NEPA Non-Operated Asset Divestiture. On May 31, 2024, the Company completed the divestiture (the NEPA Non-Operated Asset Divestiture) of an undivided 40% interest in the Company's non-operated natural gas assets in northeast Pennsylvania with a carrying amount of approximately $522 million to Equinor USA Onshore Properties Inc. and its affiliates (collectively, the Equinor Parties). The carrying value was composed of approximately $549 million of property, plant and equipment, approximately $7 million of other current liabilities and approximately $20 million of other liabilities and credits. In exchange, as consideration, the Company received from the Equinor Parties cash of $500 million, subject to customary post-closing purchase price adjustments, certain upstream assets and the remaining 16.25% equity interest in the NEPA Gathering System. The total fair value of consideration received, net of liabilities assumed, was approximately $851 million, subject to customary post-closing purchase price adjustments, and included $412 million of property, plant and equipment.

As a result of the NEPA Non-Operated Asset Divestiture, the Company recognized a gain of approximately $320 million in (gain) loss on sale/exchange of long-lived assets in the Statements of Condensed Consolidated Operations, which was calculated as the carrying value of divested assets less the fair value of consideration received, net of liabilities assumed and divestiture costs incurred of approximately $9 million. Cash proceeds from the NEPA Non-Operated Asset Divestiture were used to partly fund the Company's redemption of its 6.125% senior notes.

The fair values of the natural gas properties received as consideration for the NEPA Non-Operated Asset Divestiture were measured using discounted cash flow valuation techniques based on inputs that are not observable in the market and, as such, is a Level 3 fair value measurement. Significant inputs include future commodity prices, projections of estimated quantities of reserves, estimated future rates of production, projected reserve recovery factors, timing and amount of future development and operating costs and a weighted average cost of capital.

The fair value of the undeveloped properties received as consideration for the NEPA Non-Operated Asset Divestiture were measured using the guideline transaction method based on inputs that are not observable in the market and, as such, is a Level 3 fair value measurement. Significant inputs include future development plans from a market participant perspective.

The fair value of the interest in the NEPA Gathering System received as consideration for the NEPA Non-Operated Asset Divestiture was measured using the cost approach based on inputs that are not observable in the market and, as such, is a Level 3 fair value measurement. Significant inputs include replacement cost for similar assets, relative age of the assets and potential economic or functional obsolescence.

See Note 4 for a description of the fair value hierarchy.
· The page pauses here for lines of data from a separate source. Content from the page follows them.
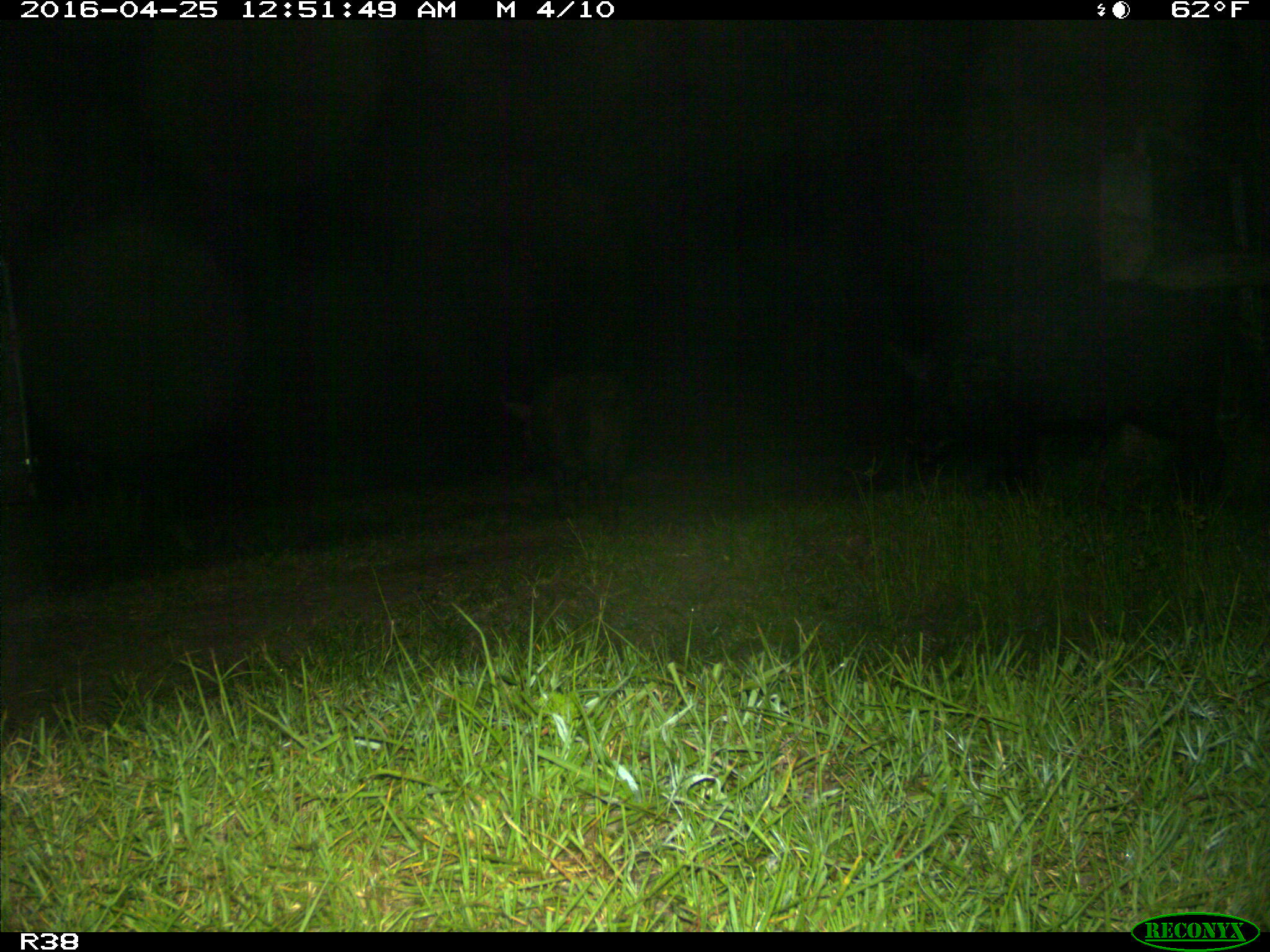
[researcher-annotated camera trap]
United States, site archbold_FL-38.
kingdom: Animalia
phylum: Chordata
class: Mammalia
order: Artiodactyla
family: Suidae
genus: Sus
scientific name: Sus scrofa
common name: wild boar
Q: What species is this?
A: Sus scrofa (wild boar).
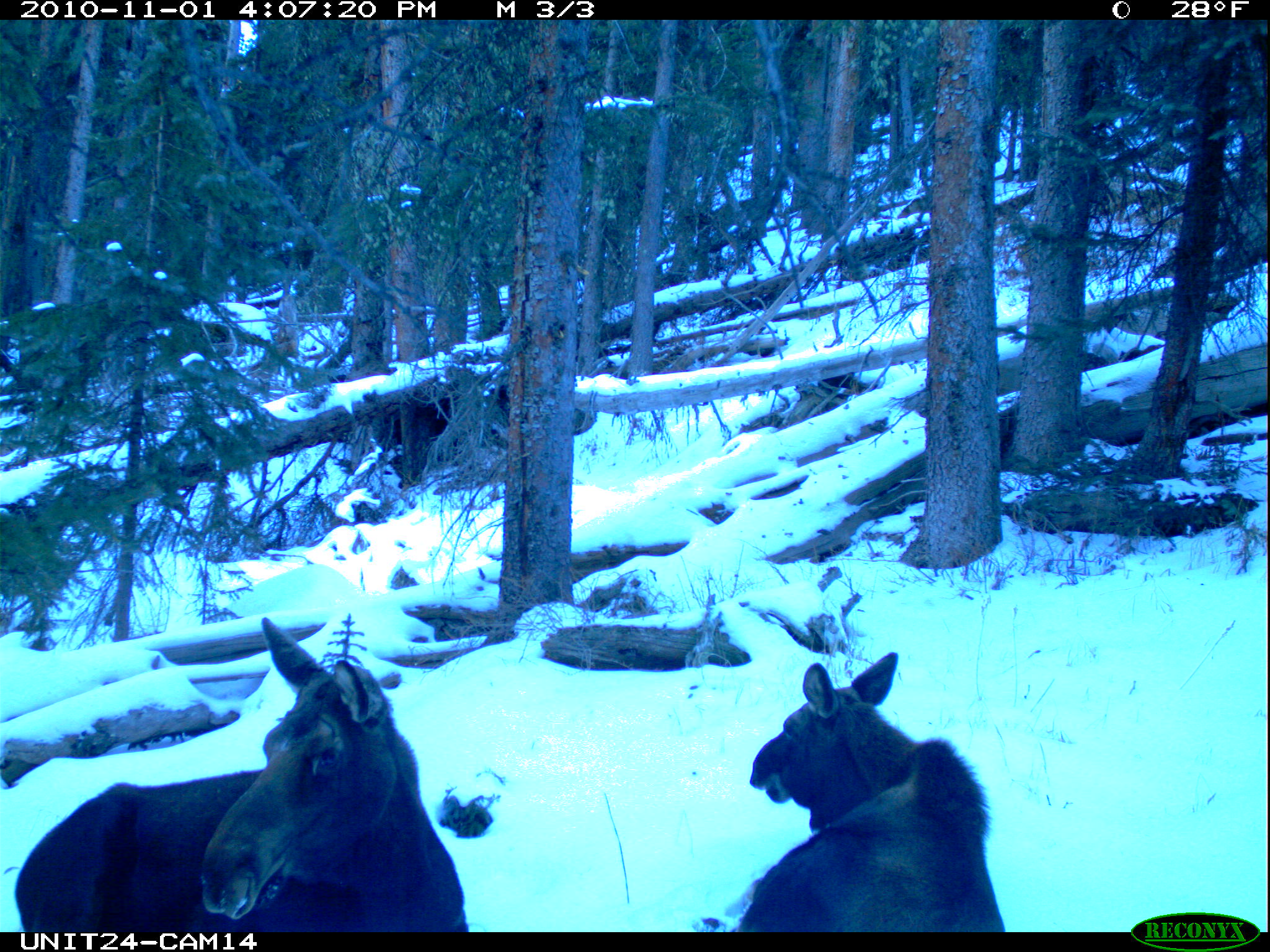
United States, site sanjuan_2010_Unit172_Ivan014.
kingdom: Animalia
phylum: Chordata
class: Mammalia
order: Artiodactyla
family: Cervidae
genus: Alces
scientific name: Alces alces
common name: moose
Alces alces (moose).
In addition, subsequent to the completion of the NEPA Non-Operated Asset Divestiture, the Company and the Equinor Parties entered into a gas buy-back agreement with respect to the assets received by the Company as consideration for the NEPA Non-Operated Asset Divestiture, whereby the Equinor Parties agreed to purchase a specified amount of natural gas from the Company through the first quarter of 2028.